### TASK GOAL
Echo, word for word, everything in the passage on the Supreme Court's citizenship ruling from "The  Supreme Court" down to "of Civil Rights.".

### PROVIDED PASSAGE
-- -- --

The  Supreme Court didn't buy the argument. As it turned out, the justices deemed dumping slaughter refuse into the river upstream of your neighbor's favorite fishing spot was not a right the U.S. Constitution, even as it was freshly amended, was meant to protect. Looking back across the years who would complain about the state's protection of public health standing up to Constitutional challenge? Am I right? One can well  imagine applause from the civic minded back in the day. But it was the logic the court  announced in coming to its decision that would have the devastating effect upon Reconstruction and the cause of Civil Rights. 

Justice Samuel Freeman Miller writing for the majority noted "there is a citizenship of the United States, and a citizenship of a state, which are distinct from each other, and which depend upon different characteristics or circumstances in the individual." The Federal Courts could not intervene in matters of state citizenship and could only act to protect specifically enumerated federal rights. As Jack Beatty put it, in his own brilliant and depressing history of the era, "Age of Betrayal: The Triumph of Money in America, 1865-1900," these rights included "access to ports and navigable waterways, the ability to run for federal office, and to be protected while on the high seas... they did not include what we call 'civil rights.'"

This reining in of supposed federal over reach would not go unnoticed. The federal prosecution of The Colfax Massacre would meet it head on.

-- -- --

### SUPPLIED RECORDS
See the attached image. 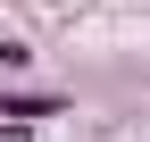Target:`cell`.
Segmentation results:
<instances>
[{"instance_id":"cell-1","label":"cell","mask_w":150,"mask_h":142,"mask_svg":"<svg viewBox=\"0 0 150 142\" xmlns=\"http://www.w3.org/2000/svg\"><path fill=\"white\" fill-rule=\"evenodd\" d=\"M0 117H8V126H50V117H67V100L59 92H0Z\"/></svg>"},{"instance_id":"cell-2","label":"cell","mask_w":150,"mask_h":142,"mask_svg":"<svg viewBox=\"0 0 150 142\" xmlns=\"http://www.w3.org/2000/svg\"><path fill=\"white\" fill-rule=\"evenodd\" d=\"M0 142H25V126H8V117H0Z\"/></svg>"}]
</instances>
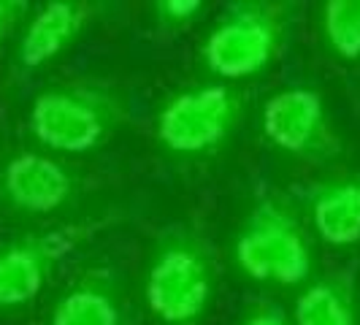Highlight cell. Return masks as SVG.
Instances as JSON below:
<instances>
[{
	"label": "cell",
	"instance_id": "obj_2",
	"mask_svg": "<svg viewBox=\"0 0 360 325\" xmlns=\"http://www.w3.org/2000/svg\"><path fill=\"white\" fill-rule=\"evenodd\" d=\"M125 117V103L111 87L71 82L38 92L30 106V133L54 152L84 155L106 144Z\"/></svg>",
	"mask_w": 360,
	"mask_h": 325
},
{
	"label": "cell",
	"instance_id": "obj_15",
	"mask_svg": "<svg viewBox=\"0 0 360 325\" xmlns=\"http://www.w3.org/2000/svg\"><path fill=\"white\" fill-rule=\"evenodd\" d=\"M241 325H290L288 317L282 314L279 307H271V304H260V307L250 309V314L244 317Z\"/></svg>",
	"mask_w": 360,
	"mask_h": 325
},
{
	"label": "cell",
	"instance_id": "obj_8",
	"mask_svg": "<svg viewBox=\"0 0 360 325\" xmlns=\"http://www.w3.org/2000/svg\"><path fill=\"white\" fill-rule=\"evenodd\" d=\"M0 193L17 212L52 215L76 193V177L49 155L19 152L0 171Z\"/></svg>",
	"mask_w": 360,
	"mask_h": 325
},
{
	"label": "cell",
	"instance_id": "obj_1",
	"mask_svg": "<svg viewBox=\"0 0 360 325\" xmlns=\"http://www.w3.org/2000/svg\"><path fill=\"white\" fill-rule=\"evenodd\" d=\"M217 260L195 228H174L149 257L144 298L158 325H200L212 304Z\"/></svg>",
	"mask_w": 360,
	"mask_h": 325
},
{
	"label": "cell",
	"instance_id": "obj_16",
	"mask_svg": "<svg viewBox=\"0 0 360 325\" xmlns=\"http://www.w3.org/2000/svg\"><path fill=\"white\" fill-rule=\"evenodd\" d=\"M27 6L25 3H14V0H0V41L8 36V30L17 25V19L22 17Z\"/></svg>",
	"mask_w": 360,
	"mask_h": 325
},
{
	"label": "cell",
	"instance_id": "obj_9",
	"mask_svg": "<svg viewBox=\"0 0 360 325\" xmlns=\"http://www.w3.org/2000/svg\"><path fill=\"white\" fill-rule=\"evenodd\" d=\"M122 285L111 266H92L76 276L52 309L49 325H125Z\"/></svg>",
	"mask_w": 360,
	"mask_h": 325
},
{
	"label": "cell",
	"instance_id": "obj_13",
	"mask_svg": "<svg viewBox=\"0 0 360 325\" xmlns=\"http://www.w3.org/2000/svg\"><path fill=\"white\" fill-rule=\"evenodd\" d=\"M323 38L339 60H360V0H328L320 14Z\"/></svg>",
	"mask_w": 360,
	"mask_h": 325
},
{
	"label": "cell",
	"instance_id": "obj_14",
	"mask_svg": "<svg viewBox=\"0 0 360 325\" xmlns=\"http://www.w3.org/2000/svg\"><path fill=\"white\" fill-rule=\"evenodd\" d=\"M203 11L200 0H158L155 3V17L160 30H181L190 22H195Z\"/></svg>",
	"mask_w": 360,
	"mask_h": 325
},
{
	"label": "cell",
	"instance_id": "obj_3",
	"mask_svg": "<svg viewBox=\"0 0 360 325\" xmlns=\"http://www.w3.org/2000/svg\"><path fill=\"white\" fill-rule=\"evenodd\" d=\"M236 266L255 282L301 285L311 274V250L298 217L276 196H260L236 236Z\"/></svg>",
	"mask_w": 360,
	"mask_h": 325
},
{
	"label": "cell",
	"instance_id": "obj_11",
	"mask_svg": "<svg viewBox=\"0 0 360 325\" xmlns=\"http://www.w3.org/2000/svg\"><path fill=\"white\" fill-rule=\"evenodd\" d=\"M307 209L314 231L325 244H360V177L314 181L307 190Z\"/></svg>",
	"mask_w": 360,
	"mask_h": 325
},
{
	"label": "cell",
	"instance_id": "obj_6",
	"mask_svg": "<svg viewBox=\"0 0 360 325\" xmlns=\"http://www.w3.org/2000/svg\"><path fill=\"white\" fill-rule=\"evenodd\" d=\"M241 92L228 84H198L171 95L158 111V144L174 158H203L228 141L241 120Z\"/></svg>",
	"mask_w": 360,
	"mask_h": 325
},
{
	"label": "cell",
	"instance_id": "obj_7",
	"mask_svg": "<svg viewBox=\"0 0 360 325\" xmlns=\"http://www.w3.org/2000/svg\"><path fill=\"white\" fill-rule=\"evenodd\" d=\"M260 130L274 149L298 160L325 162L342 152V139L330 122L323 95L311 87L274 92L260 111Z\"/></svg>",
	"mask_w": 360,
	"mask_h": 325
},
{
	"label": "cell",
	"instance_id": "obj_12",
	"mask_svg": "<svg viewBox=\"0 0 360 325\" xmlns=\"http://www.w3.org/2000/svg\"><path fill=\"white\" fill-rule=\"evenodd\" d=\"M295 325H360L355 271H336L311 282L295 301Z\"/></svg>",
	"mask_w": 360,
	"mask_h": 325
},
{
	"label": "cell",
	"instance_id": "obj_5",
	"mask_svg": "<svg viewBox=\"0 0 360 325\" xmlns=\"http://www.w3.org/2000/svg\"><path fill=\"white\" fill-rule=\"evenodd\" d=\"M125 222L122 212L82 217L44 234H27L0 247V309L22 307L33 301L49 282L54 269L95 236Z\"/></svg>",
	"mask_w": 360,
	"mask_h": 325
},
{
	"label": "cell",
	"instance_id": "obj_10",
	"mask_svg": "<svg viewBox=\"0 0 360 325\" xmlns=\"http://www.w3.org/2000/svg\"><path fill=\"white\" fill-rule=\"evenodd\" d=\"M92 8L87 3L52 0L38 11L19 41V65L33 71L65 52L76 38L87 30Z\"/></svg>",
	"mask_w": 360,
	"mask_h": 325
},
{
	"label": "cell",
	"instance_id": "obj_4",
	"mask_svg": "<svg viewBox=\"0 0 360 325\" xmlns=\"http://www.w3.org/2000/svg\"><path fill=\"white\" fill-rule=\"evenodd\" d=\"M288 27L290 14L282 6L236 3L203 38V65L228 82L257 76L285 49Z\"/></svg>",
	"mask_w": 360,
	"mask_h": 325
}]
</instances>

-- -- --

### ANSWER BELOW
The  Supreme Court didn't buy the argument. As it turned out, the justices deemed dumping slaughter refuse into the river upstream of your neighbor's favorite fishing spot was not a right the U.S. Constitution, even as it was freshly amended, was meant to protect. Looking back across the years who would complain about the state's protection of public health standing up to Constitutional challenge? Am I right? One can well  imagine applause from the civic minded back in the day. But it was the logic the court  announced in coming to its decision that would have the devastating effect upon Reconstruction and the cause of Civil Rights.